The first vaccine trial for typhoid fever among children between 9 and 15 years has begun at Agogo in the Asante Akyem North District of Ashanti. The trial is a collaborative project between the Kwame Nkrumah University of Science and Technology and the International Vaccine Institute in South Korea.

In all 23 thousand children have been targeted to go through the trial for three years, before it would be rolled out after approval by the Ghana Health Service and the Food and Drugs Authority.

Correspondent Thomas Nsowah-Adjei reports that parents whose children received the first shots were excited because the infection rate of typhoid among children in the country is very high.

Ghana and three other countries, Madagascar, D.R Congo and Burkina Faso are among countries selected to undertake the trial in Africa which has been approved by the World Health Organization, WHO.

More than € 3 million has been invested in the project.

Principal Investigator of the project, Professor Yaw Adu Sarkodie told Journalists that Asante Akyem District was selected for the trial because the area has been identified as very endemic with the typhoid disease.

Prof.
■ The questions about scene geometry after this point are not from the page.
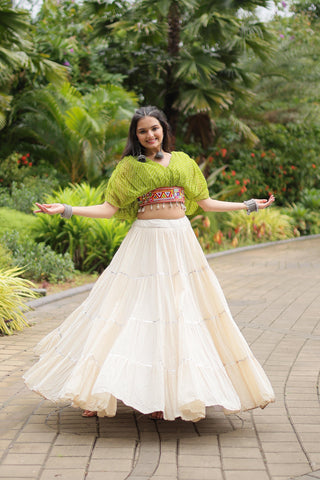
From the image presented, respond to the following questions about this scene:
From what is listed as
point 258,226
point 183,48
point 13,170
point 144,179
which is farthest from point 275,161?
point 144,179

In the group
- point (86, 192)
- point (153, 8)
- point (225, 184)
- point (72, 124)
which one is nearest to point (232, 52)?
point (153, 8)

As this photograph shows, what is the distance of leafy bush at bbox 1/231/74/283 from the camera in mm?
9641

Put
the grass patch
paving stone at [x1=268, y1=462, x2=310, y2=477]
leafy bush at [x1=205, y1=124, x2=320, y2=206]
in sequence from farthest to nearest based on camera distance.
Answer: leafy bush at [x1=205, y1=124, x2=320, y2=206] < the grass patch < paving stone at [x1=268, y1=462, x2=310, y2=477]

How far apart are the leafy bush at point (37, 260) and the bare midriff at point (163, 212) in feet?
18.1

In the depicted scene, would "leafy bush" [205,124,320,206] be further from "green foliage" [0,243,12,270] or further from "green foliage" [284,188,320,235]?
"green foliage" [0,243,12,270]

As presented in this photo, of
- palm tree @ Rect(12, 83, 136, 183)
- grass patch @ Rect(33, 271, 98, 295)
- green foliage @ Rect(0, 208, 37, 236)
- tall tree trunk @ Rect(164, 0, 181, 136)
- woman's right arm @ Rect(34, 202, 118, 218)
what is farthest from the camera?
tall tree trunk @ Rect(164, 0, 181, 136)

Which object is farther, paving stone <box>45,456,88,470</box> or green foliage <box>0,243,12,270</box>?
green foliage <box>0,243,12,270</box>

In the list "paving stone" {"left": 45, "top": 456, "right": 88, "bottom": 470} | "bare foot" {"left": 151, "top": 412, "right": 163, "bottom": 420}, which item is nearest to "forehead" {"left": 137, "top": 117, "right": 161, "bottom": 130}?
"bare foot" {"left": 151, "top": 412, "right": 163, "bottom": 420}

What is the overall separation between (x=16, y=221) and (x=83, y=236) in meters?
1.09

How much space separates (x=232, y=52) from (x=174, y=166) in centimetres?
1262

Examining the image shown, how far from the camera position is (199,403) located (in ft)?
11.9

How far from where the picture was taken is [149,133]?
417 centimetres

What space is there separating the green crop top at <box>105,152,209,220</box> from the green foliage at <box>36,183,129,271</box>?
6269 mm

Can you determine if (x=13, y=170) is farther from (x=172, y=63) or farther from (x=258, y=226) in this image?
(x=258, y=226)
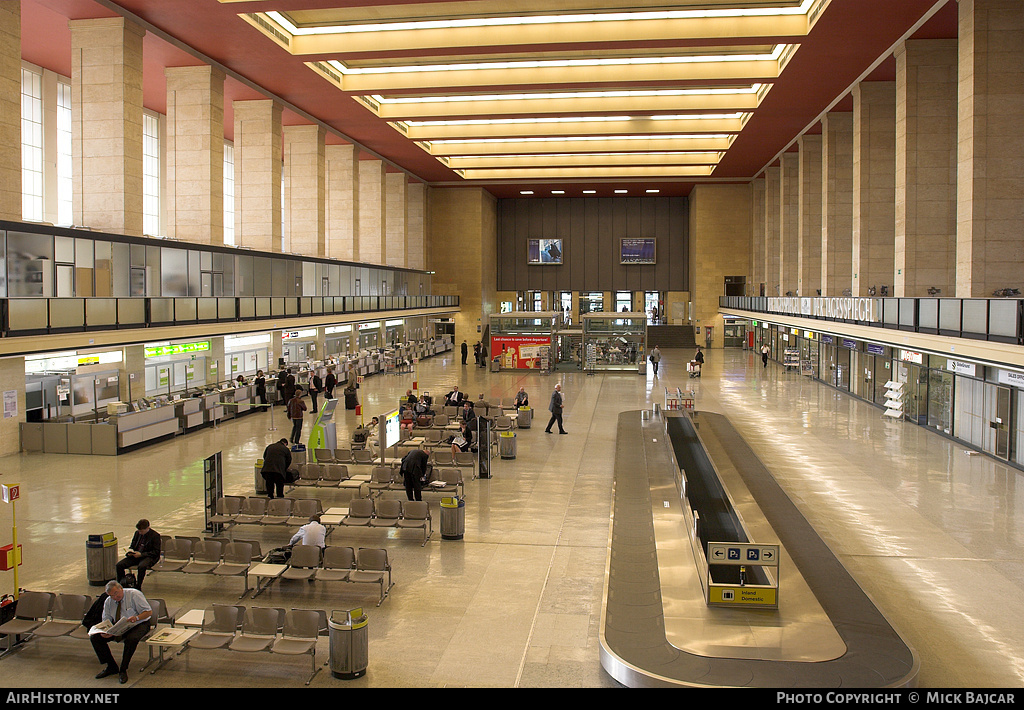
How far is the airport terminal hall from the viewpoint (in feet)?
23.0

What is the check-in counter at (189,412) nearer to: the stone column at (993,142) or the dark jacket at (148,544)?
the dark jacket at (148,544)

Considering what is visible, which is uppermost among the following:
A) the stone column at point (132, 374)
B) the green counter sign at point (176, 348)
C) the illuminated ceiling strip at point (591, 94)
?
the illuminated ceiling strip at point (591, 94)

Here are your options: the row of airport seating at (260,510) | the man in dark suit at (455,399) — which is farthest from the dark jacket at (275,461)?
the man in dark suit at (455,399)

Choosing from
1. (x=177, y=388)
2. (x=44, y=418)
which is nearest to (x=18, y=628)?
(x=44, y=418)

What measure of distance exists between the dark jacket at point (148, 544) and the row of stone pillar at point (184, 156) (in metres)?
11.6

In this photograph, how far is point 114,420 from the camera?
16.5 meters

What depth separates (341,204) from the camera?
38344mm

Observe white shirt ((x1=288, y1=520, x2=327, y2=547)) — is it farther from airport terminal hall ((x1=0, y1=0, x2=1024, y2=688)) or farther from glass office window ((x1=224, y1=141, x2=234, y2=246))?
glass office window ((x1=224, y1=141, x2=234, y2=246))

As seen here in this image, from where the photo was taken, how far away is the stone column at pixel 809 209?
1422 inches

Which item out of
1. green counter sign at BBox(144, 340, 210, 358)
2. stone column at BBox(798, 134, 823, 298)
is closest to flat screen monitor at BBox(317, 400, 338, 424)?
green counter sign at BBox(144, 340, 210, 358)

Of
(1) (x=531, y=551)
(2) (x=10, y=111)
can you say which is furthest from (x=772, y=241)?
(1) (x=531, y=551)

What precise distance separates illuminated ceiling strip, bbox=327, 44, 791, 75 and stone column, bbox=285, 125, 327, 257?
6526mm

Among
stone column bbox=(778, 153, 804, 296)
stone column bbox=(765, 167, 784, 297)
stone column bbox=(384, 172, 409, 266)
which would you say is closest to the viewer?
stone column bbox=(778, 153, 804, 296)

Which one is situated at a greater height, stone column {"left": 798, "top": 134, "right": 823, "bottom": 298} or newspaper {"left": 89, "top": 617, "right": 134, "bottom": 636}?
stone column {"left": 798, "top": 134, "right": 823, "bottom": 298}
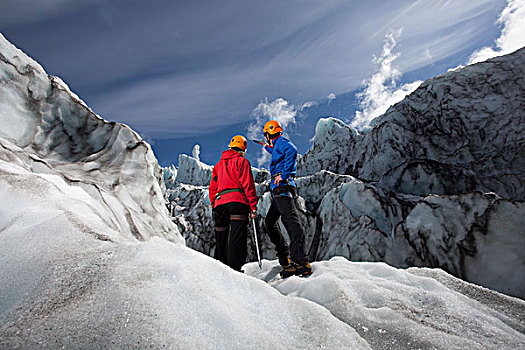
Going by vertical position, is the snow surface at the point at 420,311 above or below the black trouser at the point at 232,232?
below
Sarkodie said the safety of the vaccine is guaranteed.

‘’The vaccination is free and effective, therefore parents who are yet to enrol, should take advantage and vaccinate their children against typhoid, because it is deadly’’.

A Clinical Pharmacologist and Head of Pharmacy Practice at KNUST, Prof. Kwame Ohene Boabeng said children who come for the trial will be closely monitored to ensure the immediate response to any unfavourable reaction.

Two beneficiary parents, Mercy Amoako and Elizabeth Nyarko, expressed gratitude to the KNUST for free vaccination and appealed to mothers and other caregivers to allow their children to be enrolled in the trial to help fight typhoid fever.